◆ **Vorliegender Text**:
In „Russkij Futbol – ein Lesebuch“ tauchen 16 Autoren fern von Fußball-Weltmeisterschaft und Fifa-Korruption in die wechselvolle Geschichte des russisch-sowjetischen Fußballs ein.

Gelesen von Jürgen Zacharias

 

Bis am 14. Juni mit dem Spiel Russland gegen Saudi-Arabien im Moskauer Luschniki-Stadion die Fußball-Weltmeisterschaft 2018 beginnt, wird der Fußballfan mit Wissenswertem und Anekdoten zu den Mannschaften und Stars des Turniers überladen. In unzähligen Sonderheften und TV-Berichten wird bis dahin der Fitnesszustand von Neymar zerpflückt werden. Experten und solche, die sich dafür halten, werden die taktische Ausrichtung der Teams kritisieren, analysieren und in den Himmel loben. Die Kaderzusammenstellung der Teams ist bis hin zum zweiten Ersatzgoalie und dem dritten Physiotherapeuten ermüdendes Thema und natürlich kommt kein ernstzunehmendes Special ohne einen Blick auf den Menüplan der Stars und deren bessere Hälften aus.

◆ **Gespeicherte Einträge**:
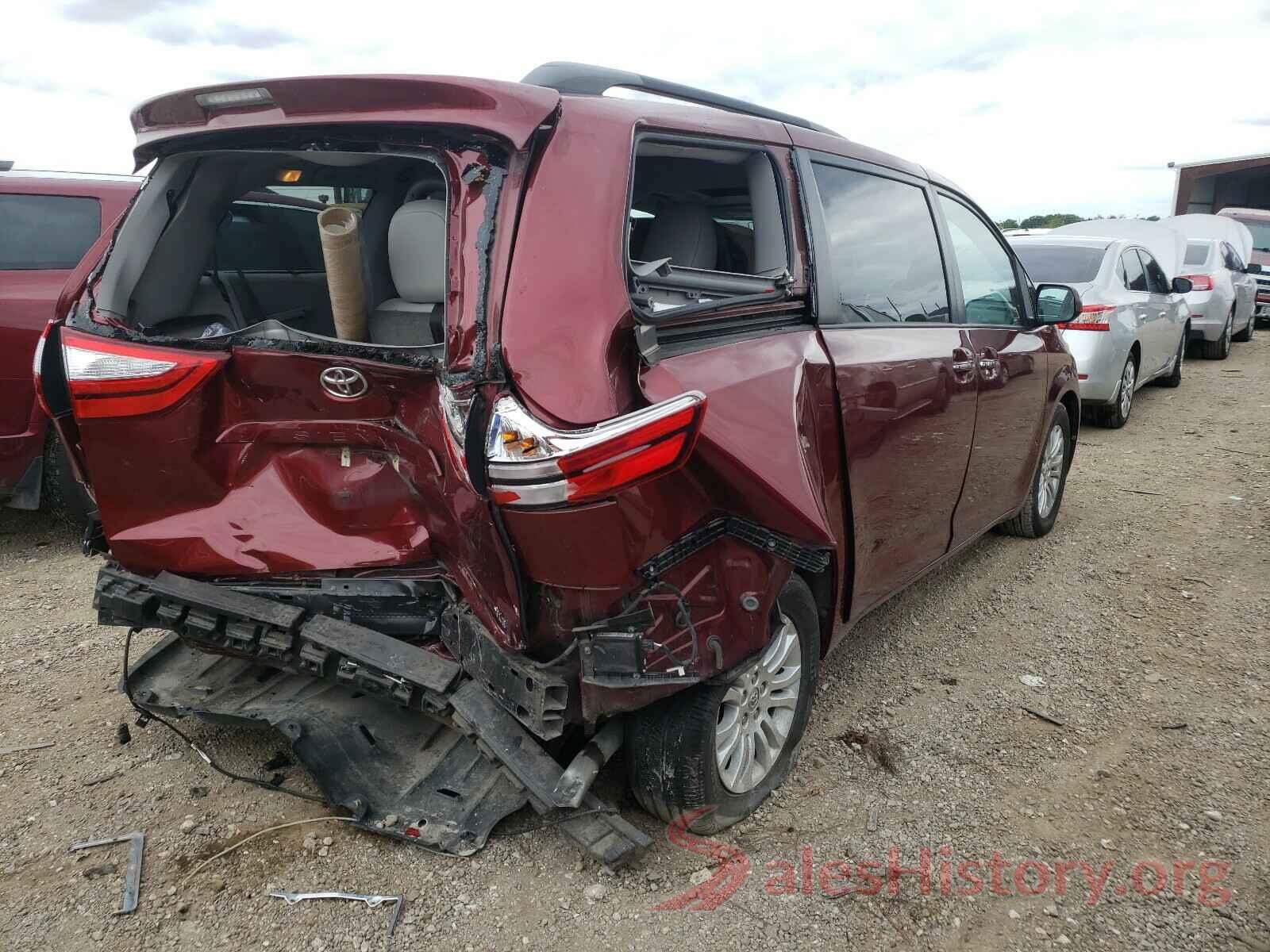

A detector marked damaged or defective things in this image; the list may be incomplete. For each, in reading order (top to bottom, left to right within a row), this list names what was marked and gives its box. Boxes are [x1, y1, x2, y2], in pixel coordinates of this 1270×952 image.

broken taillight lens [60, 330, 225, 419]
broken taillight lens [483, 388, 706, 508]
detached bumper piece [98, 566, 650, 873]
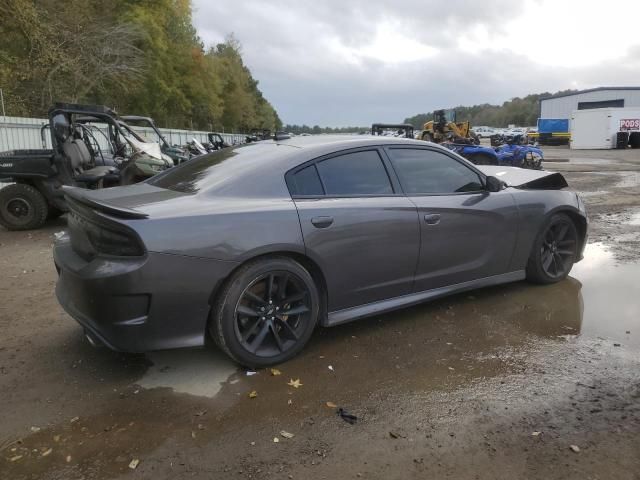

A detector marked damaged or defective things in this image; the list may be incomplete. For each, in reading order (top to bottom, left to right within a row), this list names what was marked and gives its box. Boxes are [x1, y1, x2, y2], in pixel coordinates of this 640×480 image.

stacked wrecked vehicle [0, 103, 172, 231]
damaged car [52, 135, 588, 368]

◆ **Offene Aufgaben**:
• A. Zähle alle Tätigkeiten auf, die Experten laut dem Text zu „Russkij Futbol“ mit der taktischen Ausrichtung der Teams vornehmen werden.
• B. In welchem Stadion beginnt laut dem Text zu „Russkij Futbol“ die Fußball-Weltmeisterschaft 2018?
• C. Führe den Text zu „Russkij Futbol“ im Anschluss an seinen letzten Satz weiter.

◆ **Ergebnisse der Übung**:
• A.
- kritisieren
- analysieren
- in den Himmel loben

• B. Im Moskauer Luschniki-Stadion.

• C.
So weit, so bekannt. Was Fußballfan mit Ankick um 17.00 Uhr vermutlich verpasst haben wird, ist ein Blick auf die Geschichte des russisch-sowjetischen Fußballs abseits von Fifa und Millionenshow. Wo hat der Sichel-und-Hammer-Kick seine Wurzeln? Wer waren die Stars und Wegbereiter des nationalen Fußballs? Welche großen Triumpfe und Tragödien prägten die Geschichte der „Sbornaja“? Und wieso gehörte die Nationalmannschaft des größten Landes der Welt in der Vergangenheit nur bedingt zur globalen Elite?

 

Die 16 Autoren von „Russkij Futbol – ein Lesebuch“ geben Antworten auf diese Fragen und beleuchten in je einem Kapitel unterschiedliche Episoden des russisch-sowjetischen Fußballs. Krachende Niederlagen wie das 0:16 Russlands bei den Olympischen Spielen 1912 gegen Deutschland (allein ein gewisser Gottfried Fuchs erzielte damals zehn Tore – in seinen insgesamt sechs Länderspielen scorte der geborene Karlsruher weltrekordverdächtige 13 Mal!) thematisieren sie dabei ebenso wie den Einfluss des russischen Geheimdiensts auf die aufsehenerregenden Wechsel von Stürmerstar Sergei Salnikow von Spartak zu Dinamo und wieder zurück zu Spartak Moskau in den 1950er-Jahren. Thema ist aber auch die fragwürdige Vergabe des globalen Großereignisses an Putins Russland – ganz ohne Weltmeisterschaft kommt also auch dieses Werk nicht aus.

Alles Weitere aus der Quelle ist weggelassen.